## WHAT YOU SHOULD DO
According to the passage on Aaron Bady's reading of Julian Assange, in what year did Assange write the pair of essays that Bady explicated?

## DOCUMENT TEXT
Aaron Bady won the internet last week with his explication of a pair of essays Julian Assange wrote in 2006. Paddling against a vomit-tide of epithets and empty speculations that threatened to bury Assange under a flood of banalities, Bady proposed and executed a fairly shocking procedure: he sat down and read ten pages of what Assange had actually written about the motivations and strategy behind Wikileaks.
The central insight of Bady’s analysis was the recognition that Assange’s strategy stands at significant remove from a philosophy it might easily be confused for: the blend of technological triumphalism and anarcho-libertarian utopianism that takes “information wants to be free” as its gospel and Silicon Valley as its spiritual homeland. Noting the “certain vicious amorality about the Mark Zuckerberg-ian philosophy that all transparency is always and everywhere a good thing,” Bady argued that Assange's philosophy is crucially different:
The question for an ethical human being — and Assange always emphasizes his ethics — has to be the question of what exposing secrets will actually accomplish, what good it will do, what better state of affairs it will bring about. And whether you buy his argument or not, Assange has a clearly articulated vision for how Wikileaks’ activities will “carry us through the mire of politically distorted language, and into a position of clarity,” a strategy for how exposing secrets will ultimately impede the production of future secrets.

## INFORMATION
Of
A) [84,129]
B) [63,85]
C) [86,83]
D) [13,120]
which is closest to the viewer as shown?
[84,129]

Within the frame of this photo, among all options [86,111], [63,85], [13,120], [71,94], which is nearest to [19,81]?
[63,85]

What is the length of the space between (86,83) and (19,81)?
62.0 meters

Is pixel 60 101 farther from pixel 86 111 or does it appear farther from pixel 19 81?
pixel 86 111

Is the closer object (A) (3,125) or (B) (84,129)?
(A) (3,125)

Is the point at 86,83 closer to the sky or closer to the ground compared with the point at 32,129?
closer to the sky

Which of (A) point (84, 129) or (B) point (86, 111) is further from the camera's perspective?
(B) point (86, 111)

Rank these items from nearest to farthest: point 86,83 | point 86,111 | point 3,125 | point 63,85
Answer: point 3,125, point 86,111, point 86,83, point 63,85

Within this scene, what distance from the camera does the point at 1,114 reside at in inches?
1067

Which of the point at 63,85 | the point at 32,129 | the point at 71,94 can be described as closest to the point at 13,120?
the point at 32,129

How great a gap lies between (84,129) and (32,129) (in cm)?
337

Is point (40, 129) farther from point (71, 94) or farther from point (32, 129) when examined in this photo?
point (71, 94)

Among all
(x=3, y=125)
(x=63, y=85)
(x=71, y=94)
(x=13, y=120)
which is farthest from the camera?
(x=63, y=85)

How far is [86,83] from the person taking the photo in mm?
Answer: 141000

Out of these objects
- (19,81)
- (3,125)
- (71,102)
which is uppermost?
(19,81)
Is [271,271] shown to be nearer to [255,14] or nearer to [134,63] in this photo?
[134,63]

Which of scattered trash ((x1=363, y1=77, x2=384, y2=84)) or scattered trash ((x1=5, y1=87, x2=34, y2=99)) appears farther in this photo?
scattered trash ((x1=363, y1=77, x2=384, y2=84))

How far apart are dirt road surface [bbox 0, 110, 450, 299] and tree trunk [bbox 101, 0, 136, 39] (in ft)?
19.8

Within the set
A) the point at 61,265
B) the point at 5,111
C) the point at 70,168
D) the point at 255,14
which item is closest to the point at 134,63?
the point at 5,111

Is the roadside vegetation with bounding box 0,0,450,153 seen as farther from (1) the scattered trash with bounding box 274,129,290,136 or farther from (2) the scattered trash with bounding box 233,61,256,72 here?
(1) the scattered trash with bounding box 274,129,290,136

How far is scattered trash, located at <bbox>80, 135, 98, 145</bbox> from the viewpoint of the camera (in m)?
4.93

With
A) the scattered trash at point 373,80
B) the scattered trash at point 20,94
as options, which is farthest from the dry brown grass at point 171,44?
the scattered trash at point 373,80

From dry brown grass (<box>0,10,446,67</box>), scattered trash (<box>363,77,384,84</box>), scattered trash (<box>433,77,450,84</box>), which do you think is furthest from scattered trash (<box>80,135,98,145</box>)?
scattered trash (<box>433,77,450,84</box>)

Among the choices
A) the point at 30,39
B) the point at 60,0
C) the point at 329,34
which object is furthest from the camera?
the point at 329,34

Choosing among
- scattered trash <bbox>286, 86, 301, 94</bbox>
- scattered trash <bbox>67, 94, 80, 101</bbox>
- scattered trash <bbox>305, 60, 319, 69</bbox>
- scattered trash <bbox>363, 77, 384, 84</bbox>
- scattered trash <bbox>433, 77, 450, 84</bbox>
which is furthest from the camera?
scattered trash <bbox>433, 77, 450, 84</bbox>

## EXPECTED ANSWER
2006